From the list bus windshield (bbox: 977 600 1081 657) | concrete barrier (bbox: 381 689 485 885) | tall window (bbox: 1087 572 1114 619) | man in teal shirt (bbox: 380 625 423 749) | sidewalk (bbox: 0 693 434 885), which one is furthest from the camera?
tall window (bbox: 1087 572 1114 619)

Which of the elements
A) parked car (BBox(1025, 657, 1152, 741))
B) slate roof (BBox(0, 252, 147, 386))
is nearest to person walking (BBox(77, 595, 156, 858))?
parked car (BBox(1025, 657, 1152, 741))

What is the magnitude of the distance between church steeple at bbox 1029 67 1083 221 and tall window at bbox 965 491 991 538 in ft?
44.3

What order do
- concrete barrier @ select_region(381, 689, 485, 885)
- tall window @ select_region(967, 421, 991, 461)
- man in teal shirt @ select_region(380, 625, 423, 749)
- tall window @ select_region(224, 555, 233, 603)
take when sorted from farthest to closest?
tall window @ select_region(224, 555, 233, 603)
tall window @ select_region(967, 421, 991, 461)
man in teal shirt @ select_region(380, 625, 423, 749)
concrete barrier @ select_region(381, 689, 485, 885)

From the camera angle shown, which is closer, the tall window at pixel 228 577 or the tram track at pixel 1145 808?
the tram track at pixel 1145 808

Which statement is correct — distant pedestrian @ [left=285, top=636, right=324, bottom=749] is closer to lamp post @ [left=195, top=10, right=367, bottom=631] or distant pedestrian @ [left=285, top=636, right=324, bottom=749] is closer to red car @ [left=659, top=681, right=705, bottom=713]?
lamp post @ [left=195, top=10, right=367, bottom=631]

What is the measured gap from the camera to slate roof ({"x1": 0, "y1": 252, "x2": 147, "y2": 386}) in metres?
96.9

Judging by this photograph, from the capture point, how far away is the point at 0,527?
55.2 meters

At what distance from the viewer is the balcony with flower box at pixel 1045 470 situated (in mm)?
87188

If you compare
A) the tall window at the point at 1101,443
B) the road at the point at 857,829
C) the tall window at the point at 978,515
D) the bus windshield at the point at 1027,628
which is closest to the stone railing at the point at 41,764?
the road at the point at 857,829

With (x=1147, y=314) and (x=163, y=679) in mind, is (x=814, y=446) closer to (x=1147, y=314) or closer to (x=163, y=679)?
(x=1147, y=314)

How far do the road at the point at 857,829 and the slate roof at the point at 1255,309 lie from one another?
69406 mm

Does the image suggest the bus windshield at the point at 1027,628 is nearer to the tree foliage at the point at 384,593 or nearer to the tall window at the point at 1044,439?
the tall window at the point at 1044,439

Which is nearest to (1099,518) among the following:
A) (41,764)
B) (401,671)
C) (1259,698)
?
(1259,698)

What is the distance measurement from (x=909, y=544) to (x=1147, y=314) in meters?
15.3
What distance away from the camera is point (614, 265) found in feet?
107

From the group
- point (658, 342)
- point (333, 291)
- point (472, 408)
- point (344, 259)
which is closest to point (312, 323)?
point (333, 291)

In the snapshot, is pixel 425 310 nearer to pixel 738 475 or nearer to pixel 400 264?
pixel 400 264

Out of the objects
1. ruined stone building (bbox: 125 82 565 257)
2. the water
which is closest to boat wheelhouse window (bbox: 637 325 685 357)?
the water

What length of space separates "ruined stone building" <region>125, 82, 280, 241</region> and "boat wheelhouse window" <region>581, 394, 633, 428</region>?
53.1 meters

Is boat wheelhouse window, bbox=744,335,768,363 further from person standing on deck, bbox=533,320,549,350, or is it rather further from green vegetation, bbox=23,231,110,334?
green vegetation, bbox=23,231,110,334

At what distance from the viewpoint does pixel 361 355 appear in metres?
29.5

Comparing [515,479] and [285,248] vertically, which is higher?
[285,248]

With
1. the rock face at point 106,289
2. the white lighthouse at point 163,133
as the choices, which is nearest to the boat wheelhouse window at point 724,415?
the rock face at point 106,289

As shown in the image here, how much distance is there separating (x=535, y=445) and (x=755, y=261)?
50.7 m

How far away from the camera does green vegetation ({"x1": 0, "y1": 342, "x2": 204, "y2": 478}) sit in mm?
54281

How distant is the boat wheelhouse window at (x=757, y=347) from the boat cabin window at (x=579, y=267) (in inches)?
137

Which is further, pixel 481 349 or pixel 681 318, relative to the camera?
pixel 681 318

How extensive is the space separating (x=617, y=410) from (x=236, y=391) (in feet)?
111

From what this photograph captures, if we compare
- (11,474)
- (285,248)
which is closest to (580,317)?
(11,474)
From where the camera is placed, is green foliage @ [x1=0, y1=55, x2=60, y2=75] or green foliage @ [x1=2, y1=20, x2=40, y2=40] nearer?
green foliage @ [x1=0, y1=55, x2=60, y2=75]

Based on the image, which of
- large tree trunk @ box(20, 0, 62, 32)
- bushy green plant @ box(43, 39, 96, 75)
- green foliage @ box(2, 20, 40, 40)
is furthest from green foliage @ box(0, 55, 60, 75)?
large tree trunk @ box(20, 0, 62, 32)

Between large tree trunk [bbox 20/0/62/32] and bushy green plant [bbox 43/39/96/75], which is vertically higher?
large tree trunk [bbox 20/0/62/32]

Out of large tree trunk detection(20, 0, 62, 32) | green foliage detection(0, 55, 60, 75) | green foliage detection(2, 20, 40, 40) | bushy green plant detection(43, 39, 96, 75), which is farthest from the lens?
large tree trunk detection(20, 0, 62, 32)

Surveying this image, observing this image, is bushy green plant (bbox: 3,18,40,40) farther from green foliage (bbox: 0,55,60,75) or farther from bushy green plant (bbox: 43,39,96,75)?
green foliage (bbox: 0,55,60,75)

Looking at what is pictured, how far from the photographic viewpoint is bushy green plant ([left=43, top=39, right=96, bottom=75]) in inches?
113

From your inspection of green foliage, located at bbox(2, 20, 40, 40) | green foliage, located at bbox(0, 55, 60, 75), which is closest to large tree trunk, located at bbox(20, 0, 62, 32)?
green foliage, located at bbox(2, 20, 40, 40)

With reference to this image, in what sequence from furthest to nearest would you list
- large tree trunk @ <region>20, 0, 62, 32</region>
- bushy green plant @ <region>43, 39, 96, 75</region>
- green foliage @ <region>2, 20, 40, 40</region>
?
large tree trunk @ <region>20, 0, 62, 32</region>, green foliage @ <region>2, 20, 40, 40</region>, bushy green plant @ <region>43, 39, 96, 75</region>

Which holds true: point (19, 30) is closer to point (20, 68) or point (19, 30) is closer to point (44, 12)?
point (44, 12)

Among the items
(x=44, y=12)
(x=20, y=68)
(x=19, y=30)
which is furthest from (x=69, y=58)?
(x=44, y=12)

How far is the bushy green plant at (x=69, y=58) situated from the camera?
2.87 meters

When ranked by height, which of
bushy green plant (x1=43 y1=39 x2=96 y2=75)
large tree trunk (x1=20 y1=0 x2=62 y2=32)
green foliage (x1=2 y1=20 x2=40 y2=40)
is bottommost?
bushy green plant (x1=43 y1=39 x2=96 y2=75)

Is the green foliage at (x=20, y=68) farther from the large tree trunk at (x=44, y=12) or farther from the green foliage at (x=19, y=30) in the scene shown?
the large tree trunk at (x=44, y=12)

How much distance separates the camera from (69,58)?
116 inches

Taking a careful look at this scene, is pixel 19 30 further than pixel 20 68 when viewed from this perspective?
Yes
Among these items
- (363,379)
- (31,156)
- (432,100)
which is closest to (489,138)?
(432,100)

******

## WORK TO BE COMPLETED
Please output every line of the listing above as a JSON list of strings, one string per line, with blank lines left out.

## THE RESPONSE
[
  "From the list bus windshield (bbox: 977 600 1081 657) | concrete barrier (bbox: 381 689 485 885) | tall window (bbox: 1087 572 1114 619) | man in teal shirt (bbox: 380 625 423 749) | sidewalk (bbox: 0 693 434 885), which one is furthest from the camera?",
  "tall window (bbox: 1087 572 1114 619)",
  "Which of the elements",
  "A) parked car (BBox(1025, 657, 1152, 741))",
  "B) slate roof (BBox(0, 252, 147, 386))",
  "is nearest to person walking (BBox(77, 595, 156, 858))?",
  "parked car (BBox(1025, 657, 1152, 741))",
  "What is the magnitude of the distance between church steeple at bbox 1029 67 1083 221 and tall window at bbox 965 491 991 538 in ft?",
  "44.3",
  "What order do",
  "- concrete barrier @ select_region(381, 689, 485, 885)",
  "- tall window @ select_region(967, 421, 991, 461)",
  "- man in teal shirt @ select_region(380, 625, 423, 749)",
  "- tall window @ select_region(224, 555, 233, 603)",
  "take when sorted from farthest to closest?",
  "tall window @ select_region(224, 555, 233, 603)",
  "tall window @ select_region(967, 421, 991, 461)",
  "man in teal shirt @ select_region(380, 625, 423, 749)",
  "concrete barrier @ select_region(381, 689, 485, 885)",
  "From the camera angle shown, which is closer, the tall window at pixel 228 577 or the tram track at pixel 1145 808?",
  "the tram track at pixel 1145 808",
  "Which statement is correct — distant pedestrian @ [left=285, top=636, right=324, bottom=749] is closer to lamp post @ [left=195, top=10, right=367, bottom=631] or distant pedestrian @ [left=285, top=636, right=324, bottom=749] is closer to red car @ [left=659, top=681, right=705, bottom=713]?",
  "lamp post @ [left=195, top=10, right=367, bottom=631]",
  "What is the measured gap from the camera to slate roof ({\"x1\": 0, \"y1\": 252, \"x2\": 147, \"y2\": 386}) in metres?",
  "96.9",
  "Judging by this photograph, from the capture point, how far away is the point at 0,527?",
  "55.2 meters",
  "At what distance from the viewer is the balcony with flower box at pixel 1045 470 situated (in mm)?",
  "87188",
  "If you compare",
  "A) the tall window at the point at 1101,443",
  "B) the road at the point at 857,829",
  "C) the tall window at the point at 978,515",
  "D) the bus windshield at the point at 1027,628",
  "which is closest to the stone railing at the point at 41,764?",
  "the road at the point at 857,829",
  "With (x=1147, y=314) and (x=163, y=679) in mind, is (x=814, y=446) closer to (x=1147, y=314) or closer to (x=163, y=679)?",
  "(x=1147, y=314)",
  "How far do the road at the point at 857,829 and the slate roof at the point at 1255,309 lie from one another?",
  "69406 mm",
  "Does the image suggest the bus windshield at the point at 1027,628 is nearer to the tree foliage at the point at 384,593 or nearer to the tall window at the point at 1044,439?",
  "the tall window at the point at 1044,439",
  "Which is nearest to (1099,518) among the following:",
  "A) (41,764)",
  "B) (401,671)",
  "C) (1259,698)",
  "?",
  "(1259,698)",
  "What is the distance measurement from (x=909, y=544) to (x=1147, y=314) in meters?",
  "15.3",
  "What distance away from the camera is point (614, 265) found in feet?",
  "107",
  "From the group",
  "- point (658, 342)",
  "- point (333, 291)",
  "- point (472, 408)",
  "- point (344, 259)",
  "which is closest to point (312, 323)?",
  "point (333, 291)",
  "In the snapshot, is pixel 425 310 nearer to pixel 738 475 or nearer to pixel 400 264?",
  "pixel 400 264",
  "Out of the objects",
  "1. ruined stone building (bbox: 125 82 565 257)",
  "2. the water",
  "which is closest to boat wheelhouse window (bbox: 637 325 685 357)?",
  "the water",
  "What length of space separates \"ruined stone building\" <region>125, 82, 280, 241</region> and \"boat wheelhouse window\" <region>581, 394, 633, 428</region>?",
  "53.1 meters",
  "Is boat wheelhouse window, bbox=744,335,768,363 further from person standing on deck, bbox=533,320,549,350, or is it rather further from green vegetation, bbox=23,231,110,334?",
  "green vegetation, bbox=23,231,110,334",
  "At what distance from the viewpoint does pixel 361 355 appear in metres?",
  "29.5",
  "Comparing [515,479] and [285,248] vertically, which is higher?",
  "[285,248]",
  "With",
  "1. the rock face at point 106,289",
  "2. the white lighthouse at point 163,133",
  "as the choices, which is nearest to the boat wheelhouse window at point 724,415?",
  "the rock face at point 106,289",
  "As shown in the image here, how much distance is there separating (x=535, y=445) and (x=755, y=261)?",
  "50.7 m",
  "How far away from the camera does green vegetation ({\"x1\": 0, \"y1\": 342, \"x2\": 204, \"y2\": 478}) sit in mm?",
  "54281",
  "How distant is the boat wheelhouse window at (x=757, y=347) from the boat cabin window at (x=579, y=267) (in inches)?",
  "137",
  "Which is further, pixel 481 349 or pixel 681 318, relative to the camera?",
  "pixel 681 318",
  "How extensive is the space separating (x=617, y=410) from (x=236, y=391) (in feet)?",
  "111",
  "From what this photograph captures, if we compare",
  "- (11,474)",
  "- (285,248)",
  "which is closest to (580,317)?",
  "(11,474)",
  "From where the camera is placed, is green foliage @ [x1=0, y1=55, x2=60, y2=75] or green foliage @ [x1=2, y1=20, x2=40, y2=40] nearer?",
  "green foliage @ [x1=0, y1=55, x2=60, y2=75]",
  "Based on the image, which of",
  "- large tree trunk @ box(20, 0, 62, 32)",
  "- bushy green plant @ box(43, 39, 96, 75)",
  "- green foliage @ box(2, 20, 40, 40)",
  "is furthest from green foliage @ box(0, 55, 60, 75)?",
  "large tree trunk @ box(20, 0, 62, 32)",
  "Between large tree trunk [bbox 20/0/62/32] and bushy green plant [bbox 43/39/96/75], which is vertically higher?",
  "large tree trunk [bbox 20/0/62/32]",
  "Out of large tree trunk detection(20, 0, 62, 32) | green foliage detection(0, 55, 60, 75) | green foliage detection(2, 20, 40, 40) | bushy green plant detection(43, 39, 96, 75), which is farthest from the lens?",
  "large tree trunk detection(20, 0, 62, 32)",
  "Surveying this image, observing this image, is bushy green plant (bbox: 3,18,40,40) farther from green foliage (bbox: 0,55,60,75) or farther from bushy green plant (bbox: 43,39,96,75)?",
  "green foliage (bbox: 0,55,60,75)",
  "Looking at what is pictured, how far from the photographic viewpoint is bushy green plant ([left=43, top=39, right=96, bottom=75]) in inches?",
  "113",
  "From your inspection of green foliage, located at bbox(2, 20, 40, 40) | green foliage, located at bbox(0, 55, 60, 75), which is closest to large tree trunk, located at bbox(20, 0, 62, 32)?",
  "green foliage, located at bbox(2, 20, 40, 40)",
  "With reference to this image, in what sequence from furthest to nearest would you list",
  "- large tree trunk @ <region>20, 0, 62, 32</region>",
  "- bushy green plant @ <region>43, 39, 96, 75</region>",
  "- green foliage @ <region>2, 20, 40, 40</region>",
  "?",
  "large tree trunk @ <region>20, 0, 62, 32</region>, green foliage @ <region>2, 20, 40, 40</region>, bushy green plant @ <region>43, 39, 96, 75</region>",
  "Which holds true: point (19, 30) is closer to point (20, 68) or point (19, 30) is closer to point (44, 12)?",
  "point (44, 12)",
  "Among the items",
  "(x=44, y=12)",
  "(x=20, y=68)",
  "(x=19, y=30)",
  "which is furthest from (x=69, y=58)?",
  "(x=44, y=12)",
  "How far is the bushy green plant at (x=69, y=58) situated from the camera?",
  "2.87 meters",
  "When ranked by height, which of",
  "bushy green plant (x1=43 y1=39 x2=96 y2=75)",
  "large tree trunk (x1=20 y1=0 x2=62 y2=32)",
  "green foliage (x1=2 y1=20 x2=40 y2=40)",
  "is bottommost?",
  "bushy green plant (x1=43 y1=39 x2=96 y2=75)",
  "Is the green foliage at (x=20, y=68) farther from the large tree trunk at (x=44, y=12) or farther from the green foliage at (x=19, y=30) in the scene shown?",
  "the large tree trunk at (x=44, y=12)",
  "How much distance separates the camera from (69,58)?",
  "116 inches",
  "Taking a careful look at this scene, is pixel 19 30 further than pixel 20 68 when viewed from this perspective?",
  "Yes",
  "Among these items",
  "- (363,379)",
  "- (31,156)",
  "- (432,100)",
  "which is closest to (489,138)?",
  "(432,100)"
]